**QUOTED PASSAGE**
This transformation of the moral standards of others into strategic weapons of revolutionary conflict and conquest is most successful among the exponents of liberal political values. This “thinking minority” has almost inevitably been forced into the role of an accomplice of the revolutionary movement which masquerades in the garb of moral values. It is forced into this role because its strengths—tolerance towards the moral convictions of other persons, moderation, readiness for compromise and openness to the lessons of experience, on all of which the stability and effective functioning of democratic systems as well as their progress and well-being depend—cannot be sustained in severe revolutionary crises. The liberals are forced, willy-nilly, to take sides in an extreme, polarized situation, with the result that they deny their own postulates; they lock themselves out of their own house. The precipitation of an ideological polarization in liberal-democratic societies is a critical aim of the revolutionary strategy. . . .[17] 

According to Ralph de Toledano, the Frankfurt School pursued a similar strategy in Weimar Germany nearly half a century before Schelsky wrote: “The strategy . . . was to substitute for class economic warfare the assault by intellectuals on Western culture and civilization.”[18]

The Weimar Republic was to be the initial focus of Critical Theory. But the Frankfurt School and its Comintern masters miscalculated profoundly when they assessed National Socialism to be the last phase of monopoly capitalism, instead of the kin of Soviet communism. . . . The KPD [German Communist Party] and the Nazi party had worked hand-in-hand to bring down Weimar, and the Frankfurt School’s efforts at total corruption in Berlin had accelerated the process. The New World, frivolous and endlessly self-indulgent, was to be the new theater of operations.[19]

Crises do not have to be manufactured, although they certainly may be. Interest group leaders seeking political advantage over their opponents, subsidies through the common purse, or implementation of radical social and cultural change may ride a wave of opportunity into a new role as power brokers. Today’s rise of culture warriors illustrates Vilfredo Pareto’s “circulation of elites.”[20] On the other hand, unforeseen challenges may be used opportunistically to discredit leaders and managers within the system. Indeed, the management side of the system may itself be conquered by the means of a radicalized intellectual and professional culture. James Burnham saw this dynamic at work in what he called the “managerial revolution” as he sought to account for the Stalin-Hitler Pact of 1939.

**EXTRACTED MATERIAL**
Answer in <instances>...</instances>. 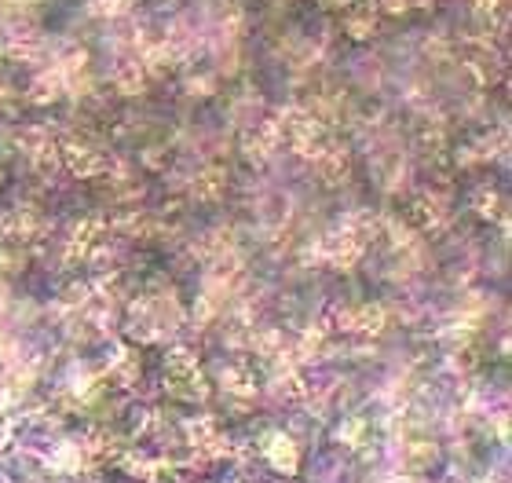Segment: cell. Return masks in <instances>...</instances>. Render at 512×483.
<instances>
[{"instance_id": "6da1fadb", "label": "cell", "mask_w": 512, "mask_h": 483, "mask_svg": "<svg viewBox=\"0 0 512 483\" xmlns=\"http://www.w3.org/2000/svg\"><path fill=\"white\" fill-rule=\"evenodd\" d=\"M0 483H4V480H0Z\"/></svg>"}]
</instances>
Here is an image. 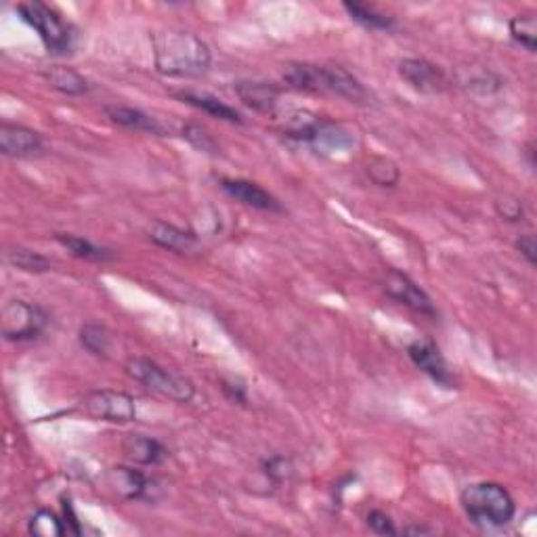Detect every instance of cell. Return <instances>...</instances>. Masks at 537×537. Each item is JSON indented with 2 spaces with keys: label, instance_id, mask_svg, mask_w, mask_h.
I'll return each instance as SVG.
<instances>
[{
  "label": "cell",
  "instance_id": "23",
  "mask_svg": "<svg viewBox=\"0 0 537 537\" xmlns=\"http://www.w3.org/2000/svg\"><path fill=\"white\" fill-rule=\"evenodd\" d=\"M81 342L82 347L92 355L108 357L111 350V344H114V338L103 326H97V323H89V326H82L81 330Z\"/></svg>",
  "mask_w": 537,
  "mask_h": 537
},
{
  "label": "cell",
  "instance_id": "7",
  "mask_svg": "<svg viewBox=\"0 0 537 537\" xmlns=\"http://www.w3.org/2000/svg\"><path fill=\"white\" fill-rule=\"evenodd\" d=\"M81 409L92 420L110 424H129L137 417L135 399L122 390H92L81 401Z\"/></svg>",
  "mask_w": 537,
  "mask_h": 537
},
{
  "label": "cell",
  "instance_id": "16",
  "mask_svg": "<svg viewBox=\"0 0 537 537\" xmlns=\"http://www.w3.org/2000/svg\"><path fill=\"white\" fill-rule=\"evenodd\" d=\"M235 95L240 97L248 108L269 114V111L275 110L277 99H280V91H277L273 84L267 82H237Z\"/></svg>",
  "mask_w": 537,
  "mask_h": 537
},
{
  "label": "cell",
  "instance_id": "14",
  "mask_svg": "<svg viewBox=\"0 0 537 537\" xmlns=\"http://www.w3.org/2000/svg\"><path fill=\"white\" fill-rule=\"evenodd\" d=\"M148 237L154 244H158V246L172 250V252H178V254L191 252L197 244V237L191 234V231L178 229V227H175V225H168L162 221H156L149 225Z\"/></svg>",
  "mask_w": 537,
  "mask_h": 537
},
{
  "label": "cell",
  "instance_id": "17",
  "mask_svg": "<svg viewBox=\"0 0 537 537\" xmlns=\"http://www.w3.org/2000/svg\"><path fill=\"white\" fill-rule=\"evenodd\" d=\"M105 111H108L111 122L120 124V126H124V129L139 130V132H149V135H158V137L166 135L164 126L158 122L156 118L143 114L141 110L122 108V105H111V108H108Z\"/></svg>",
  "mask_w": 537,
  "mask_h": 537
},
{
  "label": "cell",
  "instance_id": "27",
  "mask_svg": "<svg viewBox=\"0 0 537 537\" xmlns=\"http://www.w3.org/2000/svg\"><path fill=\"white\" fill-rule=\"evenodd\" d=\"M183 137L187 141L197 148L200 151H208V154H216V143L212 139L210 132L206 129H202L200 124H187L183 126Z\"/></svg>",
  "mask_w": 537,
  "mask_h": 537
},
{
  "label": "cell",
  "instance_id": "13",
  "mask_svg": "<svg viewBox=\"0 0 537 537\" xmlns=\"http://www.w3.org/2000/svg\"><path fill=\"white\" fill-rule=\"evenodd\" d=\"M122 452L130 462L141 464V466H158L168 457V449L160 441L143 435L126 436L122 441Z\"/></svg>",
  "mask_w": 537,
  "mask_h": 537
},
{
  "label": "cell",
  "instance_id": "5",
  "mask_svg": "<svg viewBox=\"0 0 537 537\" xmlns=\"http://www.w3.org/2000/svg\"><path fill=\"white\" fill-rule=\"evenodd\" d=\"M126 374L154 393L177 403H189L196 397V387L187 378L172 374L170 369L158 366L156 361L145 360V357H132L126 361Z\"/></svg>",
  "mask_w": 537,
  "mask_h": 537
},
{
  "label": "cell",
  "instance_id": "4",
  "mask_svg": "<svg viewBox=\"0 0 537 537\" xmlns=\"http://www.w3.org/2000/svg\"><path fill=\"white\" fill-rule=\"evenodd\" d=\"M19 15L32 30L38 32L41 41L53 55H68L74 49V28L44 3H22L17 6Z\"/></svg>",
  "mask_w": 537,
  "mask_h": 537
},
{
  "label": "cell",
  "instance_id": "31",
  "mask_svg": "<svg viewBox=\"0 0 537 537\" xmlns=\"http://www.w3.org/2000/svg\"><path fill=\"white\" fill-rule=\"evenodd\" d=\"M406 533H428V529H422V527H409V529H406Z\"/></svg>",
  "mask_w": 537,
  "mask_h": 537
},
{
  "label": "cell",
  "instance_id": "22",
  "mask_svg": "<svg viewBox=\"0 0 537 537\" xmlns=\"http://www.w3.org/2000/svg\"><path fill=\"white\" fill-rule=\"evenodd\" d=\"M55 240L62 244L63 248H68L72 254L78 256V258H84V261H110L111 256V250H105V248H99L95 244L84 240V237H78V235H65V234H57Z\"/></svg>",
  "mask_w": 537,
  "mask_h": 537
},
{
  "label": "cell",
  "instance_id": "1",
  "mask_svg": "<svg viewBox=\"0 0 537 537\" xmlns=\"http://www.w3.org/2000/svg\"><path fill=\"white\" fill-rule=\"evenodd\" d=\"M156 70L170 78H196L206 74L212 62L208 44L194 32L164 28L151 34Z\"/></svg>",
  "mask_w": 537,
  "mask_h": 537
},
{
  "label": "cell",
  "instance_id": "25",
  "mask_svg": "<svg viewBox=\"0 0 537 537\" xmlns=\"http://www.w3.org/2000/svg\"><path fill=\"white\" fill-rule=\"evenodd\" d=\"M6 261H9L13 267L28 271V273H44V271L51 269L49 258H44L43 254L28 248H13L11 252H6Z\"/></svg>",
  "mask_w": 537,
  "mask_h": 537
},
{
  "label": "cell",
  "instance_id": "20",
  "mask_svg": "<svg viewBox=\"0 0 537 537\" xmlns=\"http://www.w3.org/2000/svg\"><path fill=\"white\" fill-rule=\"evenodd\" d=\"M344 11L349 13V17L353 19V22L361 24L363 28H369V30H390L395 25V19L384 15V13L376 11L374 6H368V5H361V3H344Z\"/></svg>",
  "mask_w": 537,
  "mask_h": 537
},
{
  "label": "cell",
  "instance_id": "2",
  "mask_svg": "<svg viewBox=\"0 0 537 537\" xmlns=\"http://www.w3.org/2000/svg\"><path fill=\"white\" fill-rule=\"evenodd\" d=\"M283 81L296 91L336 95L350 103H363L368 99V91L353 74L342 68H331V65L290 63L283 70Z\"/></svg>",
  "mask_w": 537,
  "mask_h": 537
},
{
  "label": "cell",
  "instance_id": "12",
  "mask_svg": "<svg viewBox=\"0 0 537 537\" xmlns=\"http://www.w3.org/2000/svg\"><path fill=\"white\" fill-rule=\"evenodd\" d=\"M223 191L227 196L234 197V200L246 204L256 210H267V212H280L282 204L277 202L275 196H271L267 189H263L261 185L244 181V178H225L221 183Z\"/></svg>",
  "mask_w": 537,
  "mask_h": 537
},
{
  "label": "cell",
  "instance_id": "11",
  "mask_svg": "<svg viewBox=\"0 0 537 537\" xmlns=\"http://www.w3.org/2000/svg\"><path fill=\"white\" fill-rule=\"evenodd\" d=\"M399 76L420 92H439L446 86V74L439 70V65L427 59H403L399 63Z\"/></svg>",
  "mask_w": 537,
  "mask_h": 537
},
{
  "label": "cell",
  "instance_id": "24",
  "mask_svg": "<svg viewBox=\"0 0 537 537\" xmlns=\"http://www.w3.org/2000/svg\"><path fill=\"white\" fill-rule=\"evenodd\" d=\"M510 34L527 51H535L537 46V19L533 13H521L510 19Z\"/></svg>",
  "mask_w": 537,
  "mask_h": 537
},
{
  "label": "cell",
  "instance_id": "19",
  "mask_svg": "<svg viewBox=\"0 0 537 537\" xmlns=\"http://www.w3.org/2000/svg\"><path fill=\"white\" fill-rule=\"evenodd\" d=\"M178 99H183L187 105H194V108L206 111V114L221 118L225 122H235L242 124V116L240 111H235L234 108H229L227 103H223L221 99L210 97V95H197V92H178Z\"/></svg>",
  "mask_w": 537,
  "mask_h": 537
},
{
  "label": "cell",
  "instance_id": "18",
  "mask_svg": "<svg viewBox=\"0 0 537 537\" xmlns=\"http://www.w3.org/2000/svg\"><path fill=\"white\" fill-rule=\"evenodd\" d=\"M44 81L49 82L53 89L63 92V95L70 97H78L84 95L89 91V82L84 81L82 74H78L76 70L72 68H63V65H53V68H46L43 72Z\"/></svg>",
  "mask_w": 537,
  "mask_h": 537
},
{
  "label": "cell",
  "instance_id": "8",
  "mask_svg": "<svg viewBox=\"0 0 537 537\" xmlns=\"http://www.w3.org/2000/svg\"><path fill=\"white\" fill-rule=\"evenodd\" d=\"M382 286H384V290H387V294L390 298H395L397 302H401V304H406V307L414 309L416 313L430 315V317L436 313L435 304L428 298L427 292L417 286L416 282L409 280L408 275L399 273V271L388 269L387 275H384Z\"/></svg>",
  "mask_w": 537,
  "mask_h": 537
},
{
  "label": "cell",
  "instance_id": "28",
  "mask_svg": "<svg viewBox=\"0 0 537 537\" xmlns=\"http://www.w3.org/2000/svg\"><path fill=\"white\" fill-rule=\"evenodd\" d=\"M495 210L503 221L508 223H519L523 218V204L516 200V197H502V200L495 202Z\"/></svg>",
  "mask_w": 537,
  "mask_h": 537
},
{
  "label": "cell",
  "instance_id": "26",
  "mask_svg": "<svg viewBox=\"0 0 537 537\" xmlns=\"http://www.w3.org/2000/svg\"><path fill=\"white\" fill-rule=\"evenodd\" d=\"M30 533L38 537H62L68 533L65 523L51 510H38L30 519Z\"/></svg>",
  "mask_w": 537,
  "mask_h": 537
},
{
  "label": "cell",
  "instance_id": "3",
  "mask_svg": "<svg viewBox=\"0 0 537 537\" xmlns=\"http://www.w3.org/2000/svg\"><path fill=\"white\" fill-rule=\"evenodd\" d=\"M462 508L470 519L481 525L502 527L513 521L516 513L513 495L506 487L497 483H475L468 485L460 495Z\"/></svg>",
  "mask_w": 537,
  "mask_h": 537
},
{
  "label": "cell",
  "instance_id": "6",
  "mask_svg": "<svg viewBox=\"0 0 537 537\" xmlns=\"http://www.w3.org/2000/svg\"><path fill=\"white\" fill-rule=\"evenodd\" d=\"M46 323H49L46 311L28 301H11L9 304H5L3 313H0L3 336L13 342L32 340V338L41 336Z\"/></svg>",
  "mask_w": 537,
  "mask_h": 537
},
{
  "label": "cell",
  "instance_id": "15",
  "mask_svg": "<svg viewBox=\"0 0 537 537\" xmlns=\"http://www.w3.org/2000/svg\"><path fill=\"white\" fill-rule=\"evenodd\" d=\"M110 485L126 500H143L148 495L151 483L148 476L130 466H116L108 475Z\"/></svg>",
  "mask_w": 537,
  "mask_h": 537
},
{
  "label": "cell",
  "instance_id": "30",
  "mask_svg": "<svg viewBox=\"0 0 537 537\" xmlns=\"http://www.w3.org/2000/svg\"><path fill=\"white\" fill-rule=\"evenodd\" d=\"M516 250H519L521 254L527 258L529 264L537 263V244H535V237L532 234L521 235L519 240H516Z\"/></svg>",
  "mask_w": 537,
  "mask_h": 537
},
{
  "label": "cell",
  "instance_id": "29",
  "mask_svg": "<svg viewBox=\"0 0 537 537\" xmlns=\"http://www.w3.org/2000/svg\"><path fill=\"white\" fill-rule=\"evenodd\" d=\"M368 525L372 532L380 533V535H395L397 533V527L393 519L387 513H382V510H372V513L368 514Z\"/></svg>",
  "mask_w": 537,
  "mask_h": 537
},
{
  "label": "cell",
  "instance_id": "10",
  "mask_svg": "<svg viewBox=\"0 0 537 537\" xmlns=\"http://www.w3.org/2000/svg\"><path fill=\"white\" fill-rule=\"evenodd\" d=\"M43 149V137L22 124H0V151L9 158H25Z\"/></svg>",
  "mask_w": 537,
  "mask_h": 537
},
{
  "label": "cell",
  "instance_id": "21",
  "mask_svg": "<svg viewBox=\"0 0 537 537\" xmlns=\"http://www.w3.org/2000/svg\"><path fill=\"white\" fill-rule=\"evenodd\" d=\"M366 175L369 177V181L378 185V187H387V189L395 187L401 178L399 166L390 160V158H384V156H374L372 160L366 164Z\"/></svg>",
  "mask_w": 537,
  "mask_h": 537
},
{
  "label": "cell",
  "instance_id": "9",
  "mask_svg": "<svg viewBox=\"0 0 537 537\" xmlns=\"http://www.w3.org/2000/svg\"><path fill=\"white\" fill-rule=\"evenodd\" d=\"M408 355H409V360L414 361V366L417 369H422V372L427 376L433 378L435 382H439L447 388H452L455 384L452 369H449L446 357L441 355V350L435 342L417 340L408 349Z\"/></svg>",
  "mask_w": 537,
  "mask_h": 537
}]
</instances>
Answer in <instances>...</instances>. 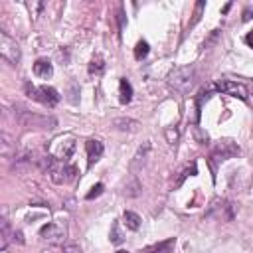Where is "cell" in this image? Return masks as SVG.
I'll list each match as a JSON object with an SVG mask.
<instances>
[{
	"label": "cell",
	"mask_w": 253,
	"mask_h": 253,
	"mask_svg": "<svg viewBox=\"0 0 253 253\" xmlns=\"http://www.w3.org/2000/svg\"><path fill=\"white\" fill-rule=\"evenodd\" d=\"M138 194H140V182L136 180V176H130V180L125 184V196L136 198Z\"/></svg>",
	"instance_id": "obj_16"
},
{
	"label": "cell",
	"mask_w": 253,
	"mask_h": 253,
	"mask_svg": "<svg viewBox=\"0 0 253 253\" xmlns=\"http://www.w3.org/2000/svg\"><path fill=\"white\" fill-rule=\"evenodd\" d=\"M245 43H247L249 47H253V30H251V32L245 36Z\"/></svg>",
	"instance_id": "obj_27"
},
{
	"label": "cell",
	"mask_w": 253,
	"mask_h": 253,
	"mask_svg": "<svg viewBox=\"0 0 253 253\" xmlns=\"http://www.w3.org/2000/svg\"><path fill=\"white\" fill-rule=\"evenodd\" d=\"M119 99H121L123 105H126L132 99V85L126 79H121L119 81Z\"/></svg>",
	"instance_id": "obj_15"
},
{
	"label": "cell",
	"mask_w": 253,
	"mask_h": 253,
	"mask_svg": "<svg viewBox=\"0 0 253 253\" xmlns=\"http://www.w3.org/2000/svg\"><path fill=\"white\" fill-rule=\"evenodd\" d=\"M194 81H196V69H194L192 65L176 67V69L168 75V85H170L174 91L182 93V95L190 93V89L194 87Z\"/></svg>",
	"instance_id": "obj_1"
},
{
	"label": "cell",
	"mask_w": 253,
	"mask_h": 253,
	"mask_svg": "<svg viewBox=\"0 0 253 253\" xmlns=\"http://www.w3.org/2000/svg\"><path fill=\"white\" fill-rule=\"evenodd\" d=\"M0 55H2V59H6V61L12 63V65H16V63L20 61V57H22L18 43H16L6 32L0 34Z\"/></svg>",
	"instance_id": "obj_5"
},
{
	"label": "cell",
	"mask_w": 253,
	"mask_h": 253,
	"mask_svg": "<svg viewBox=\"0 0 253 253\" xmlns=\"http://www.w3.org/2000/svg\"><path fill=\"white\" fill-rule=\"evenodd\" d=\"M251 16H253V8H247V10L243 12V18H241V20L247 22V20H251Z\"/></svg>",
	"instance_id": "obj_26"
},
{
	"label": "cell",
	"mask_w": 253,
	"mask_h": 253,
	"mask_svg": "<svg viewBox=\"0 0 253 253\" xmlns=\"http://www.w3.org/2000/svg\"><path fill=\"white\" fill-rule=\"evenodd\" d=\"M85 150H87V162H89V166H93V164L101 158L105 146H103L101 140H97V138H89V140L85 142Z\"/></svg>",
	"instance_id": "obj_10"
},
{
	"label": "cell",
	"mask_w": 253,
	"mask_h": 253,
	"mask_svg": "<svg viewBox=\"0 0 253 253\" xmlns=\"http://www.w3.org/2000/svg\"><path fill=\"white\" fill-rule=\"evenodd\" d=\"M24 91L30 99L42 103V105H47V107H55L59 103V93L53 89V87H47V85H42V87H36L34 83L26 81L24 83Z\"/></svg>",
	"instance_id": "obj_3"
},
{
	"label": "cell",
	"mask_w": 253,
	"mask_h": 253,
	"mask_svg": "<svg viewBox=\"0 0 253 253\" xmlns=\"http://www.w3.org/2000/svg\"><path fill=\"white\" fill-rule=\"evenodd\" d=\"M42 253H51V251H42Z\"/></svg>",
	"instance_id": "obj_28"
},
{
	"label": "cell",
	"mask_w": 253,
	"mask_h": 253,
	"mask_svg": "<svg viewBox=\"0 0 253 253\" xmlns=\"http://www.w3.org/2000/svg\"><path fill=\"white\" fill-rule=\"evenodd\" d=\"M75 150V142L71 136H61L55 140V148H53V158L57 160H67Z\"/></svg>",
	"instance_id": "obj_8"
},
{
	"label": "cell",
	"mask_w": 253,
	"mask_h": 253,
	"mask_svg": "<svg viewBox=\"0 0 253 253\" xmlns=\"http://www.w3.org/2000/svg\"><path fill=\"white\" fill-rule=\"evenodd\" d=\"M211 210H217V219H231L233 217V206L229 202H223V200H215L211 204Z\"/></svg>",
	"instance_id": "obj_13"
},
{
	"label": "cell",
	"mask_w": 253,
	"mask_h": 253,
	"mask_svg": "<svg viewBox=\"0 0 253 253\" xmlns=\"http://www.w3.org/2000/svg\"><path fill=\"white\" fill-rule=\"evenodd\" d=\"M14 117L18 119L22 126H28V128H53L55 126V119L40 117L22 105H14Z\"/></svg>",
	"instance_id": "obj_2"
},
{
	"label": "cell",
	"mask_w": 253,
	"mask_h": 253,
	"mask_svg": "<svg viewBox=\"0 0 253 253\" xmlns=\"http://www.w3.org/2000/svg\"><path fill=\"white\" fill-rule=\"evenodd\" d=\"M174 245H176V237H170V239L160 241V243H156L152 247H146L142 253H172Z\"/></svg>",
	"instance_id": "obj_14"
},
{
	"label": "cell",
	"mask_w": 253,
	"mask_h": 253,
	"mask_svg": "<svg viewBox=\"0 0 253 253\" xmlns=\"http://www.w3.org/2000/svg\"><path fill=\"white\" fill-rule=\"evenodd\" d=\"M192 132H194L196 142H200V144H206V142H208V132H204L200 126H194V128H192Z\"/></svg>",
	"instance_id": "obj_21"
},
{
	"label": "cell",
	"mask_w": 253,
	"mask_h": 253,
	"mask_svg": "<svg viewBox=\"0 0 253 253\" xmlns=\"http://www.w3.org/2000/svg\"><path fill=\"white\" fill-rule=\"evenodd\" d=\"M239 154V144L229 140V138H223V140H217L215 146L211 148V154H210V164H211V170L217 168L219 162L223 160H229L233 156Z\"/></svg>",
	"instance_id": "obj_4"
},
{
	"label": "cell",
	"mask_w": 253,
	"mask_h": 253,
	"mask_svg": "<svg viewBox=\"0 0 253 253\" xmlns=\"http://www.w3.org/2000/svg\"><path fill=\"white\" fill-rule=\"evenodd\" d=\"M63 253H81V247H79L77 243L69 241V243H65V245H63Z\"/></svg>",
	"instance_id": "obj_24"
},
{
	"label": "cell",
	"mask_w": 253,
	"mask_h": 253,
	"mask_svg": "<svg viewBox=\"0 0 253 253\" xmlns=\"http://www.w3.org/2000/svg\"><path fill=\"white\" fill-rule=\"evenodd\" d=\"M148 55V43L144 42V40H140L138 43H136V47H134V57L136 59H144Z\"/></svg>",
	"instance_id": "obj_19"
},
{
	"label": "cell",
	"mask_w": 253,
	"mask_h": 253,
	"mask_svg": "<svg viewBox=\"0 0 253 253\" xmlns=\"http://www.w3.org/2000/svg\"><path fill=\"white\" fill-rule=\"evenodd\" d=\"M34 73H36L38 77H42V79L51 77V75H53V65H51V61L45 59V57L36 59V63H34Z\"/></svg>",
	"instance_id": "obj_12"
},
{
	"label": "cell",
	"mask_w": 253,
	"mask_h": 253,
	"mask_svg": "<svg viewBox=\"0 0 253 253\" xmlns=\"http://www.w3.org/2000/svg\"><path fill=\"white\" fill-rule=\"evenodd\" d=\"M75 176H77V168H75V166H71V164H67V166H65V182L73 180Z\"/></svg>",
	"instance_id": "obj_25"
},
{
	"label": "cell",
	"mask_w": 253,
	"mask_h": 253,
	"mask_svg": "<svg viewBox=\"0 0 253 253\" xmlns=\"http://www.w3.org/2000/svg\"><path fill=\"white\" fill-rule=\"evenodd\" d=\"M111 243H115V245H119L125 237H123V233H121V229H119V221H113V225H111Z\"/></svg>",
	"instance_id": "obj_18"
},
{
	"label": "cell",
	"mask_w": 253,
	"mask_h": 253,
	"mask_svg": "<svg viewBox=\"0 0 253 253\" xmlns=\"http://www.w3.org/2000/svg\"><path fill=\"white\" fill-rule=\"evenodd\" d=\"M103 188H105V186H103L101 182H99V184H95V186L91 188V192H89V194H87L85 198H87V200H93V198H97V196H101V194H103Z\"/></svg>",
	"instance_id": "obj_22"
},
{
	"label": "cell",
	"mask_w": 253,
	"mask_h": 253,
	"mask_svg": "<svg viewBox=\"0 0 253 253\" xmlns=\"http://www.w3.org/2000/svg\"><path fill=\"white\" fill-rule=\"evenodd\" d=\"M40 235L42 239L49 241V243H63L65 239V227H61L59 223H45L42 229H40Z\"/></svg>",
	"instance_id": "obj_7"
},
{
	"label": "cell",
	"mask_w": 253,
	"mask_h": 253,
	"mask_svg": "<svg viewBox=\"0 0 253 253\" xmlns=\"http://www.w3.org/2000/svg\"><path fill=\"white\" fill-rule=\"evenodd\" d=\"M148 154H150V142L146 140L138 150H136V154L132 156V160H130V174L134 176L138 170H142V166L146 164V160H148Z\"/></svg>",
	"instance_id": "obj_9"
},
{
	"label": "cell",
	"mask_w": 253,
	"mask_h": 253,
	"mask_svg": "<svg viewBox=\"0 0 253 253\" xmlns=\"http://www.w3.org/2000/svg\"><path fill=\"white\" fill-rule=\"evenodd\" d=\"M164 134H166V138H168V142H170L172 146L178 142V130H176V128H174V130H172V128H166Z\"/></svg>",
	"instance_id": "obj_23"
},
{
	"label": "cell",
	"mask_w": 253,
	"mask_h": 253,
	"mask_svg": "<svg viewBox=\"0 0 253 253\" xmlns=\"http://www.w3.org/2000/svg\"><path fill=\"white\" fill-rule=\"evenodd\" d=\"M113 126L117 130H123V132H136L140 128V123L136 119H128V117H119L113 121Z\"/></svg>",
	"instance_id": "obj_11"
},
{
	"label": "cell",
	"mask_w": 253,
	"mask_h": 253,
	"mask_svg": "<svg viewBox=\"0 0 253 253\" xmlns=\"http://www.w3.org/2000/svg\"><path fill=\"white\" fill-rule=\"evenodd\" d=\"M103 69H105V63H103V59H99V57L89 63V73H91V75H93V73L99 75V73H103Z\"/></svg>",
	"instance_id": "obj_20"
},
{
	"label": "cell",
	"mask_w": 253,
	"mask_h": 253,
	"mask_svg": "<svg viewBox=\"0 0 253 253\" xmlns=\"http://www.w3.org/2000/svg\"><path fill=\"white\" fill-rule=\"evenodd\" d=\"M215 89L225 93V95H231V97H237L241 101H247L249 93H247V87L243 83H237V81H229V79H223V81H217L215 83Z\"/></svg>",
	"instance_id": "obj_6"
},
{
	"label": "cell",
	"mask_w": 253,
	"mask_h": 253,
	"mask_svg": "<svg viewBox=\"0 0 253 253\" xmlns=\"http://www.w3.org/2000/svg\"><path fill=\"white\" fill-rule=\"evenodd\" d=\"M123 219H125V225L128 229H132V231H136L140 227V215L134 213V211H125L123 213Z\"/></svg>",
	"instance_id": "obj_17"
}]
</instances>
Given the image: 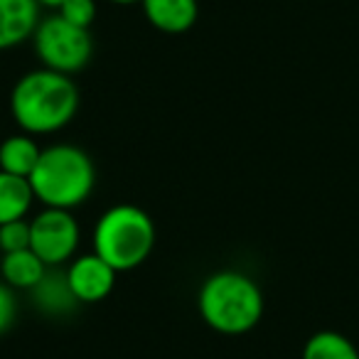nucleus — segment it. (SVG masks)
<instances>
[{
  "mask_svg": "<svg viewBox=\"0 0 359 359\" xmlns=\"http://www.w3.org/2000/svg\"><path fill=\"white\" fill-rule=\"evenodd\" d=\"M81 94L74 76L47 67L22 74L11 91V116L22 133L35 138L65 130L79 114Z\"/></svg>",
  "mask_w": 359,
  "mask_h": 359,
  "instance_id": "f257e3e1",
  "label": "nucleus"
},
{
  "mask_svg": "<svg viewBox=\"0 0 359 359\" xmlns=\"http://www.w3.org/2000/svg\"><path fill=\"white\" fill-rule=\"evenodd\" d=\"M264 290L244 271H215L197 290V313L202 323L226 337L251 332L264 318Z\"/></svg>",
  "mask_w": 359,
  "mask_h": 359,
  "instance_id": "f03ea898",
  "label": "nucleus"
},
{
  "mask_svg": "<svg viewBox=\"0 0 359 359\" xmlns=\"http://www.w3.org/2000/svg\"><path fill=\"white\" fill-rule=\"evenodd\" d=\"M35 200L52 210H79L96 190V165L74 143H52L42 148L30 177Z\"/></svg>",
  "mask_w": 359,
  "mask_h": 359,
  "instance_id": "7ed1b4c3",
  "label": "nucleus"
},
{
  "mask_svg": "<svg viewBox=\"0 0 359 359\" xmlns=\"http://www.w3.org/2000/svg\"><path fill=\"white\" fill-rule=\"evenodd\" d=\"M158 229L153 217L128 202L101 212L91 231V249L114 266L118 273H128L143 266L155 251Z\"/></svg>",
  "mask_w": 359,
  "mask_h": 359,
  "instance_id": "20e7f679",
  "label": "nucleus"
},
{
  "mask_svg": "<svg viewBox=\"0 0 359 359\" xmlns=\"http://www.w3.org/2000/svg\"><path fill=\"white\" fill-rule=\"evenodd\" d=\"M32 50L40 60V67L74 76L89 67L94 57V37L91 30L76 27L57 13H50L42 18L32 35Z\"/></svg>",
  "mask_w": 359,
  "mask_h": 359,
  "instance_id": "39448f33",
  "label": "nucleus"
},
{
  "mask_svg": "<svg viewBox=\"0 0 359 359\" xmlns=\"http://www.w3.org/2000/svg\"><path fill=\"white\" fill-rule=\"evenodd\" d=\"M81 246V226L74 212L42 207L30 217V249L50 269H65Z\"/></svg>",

**COMPLETE THE FOLLOWING**
A. Retype the section of the passage on revolutionary strategy between "Crises do not" and "Pact of 1939.", inclusive.
B. In the passage on revolutionary strategy, which event was James Burnham seeking to account for with his idea of the "managerial revolution"?
C. Decide whether each statement agrees with the passage on revolutionary strategy. Answer yes or no for each, and quote the words of the passage that settle it.
(i) Crises must be manufactured.
(ii) The KPD and the Nazi party worked together to bring down Weimar.
(iii) The Frankfurt School judged National Socialism to be the kin of Soviet communism.

**RESPONSES TO THE EXERCISE**
A.
Crises do not have to be manufactured, although they certainly may be. Interest group leaders seeking political advantage over their opponents, subsidies through the common purse, or implementation of radical social and cultural change may ride a wave of opportunity into a new role as power brokers. Today’s rise of culture warriors illustrates Vilfredo Pareto’s “circulation of elites.”[20] On the other hand, unforeseen challenges may be used opportunistically to discredit leaders and managers within the system. Indeed, the management side of the system may itself be conquered by the means of a radicalized intellectual and professional culture. James Burnham saw this dynamic at work in what he called the “managerial revolution” as he sought to account for the Stalin-Hitler Pact of 1939.

B. The Stalin-Hitler Pact of 1939.

C.
(i) No: "Crises do not have to be manufactured, although they certainly may be."
(ii) Yes: "The KPD [German Communist Party] and the Nazi party had worked hand-in-hand to bring down Weimar"
(iii) No: "they assessed National Socialism to be the last phase of monopoly capitalism, instead of the kin of Soviet communism"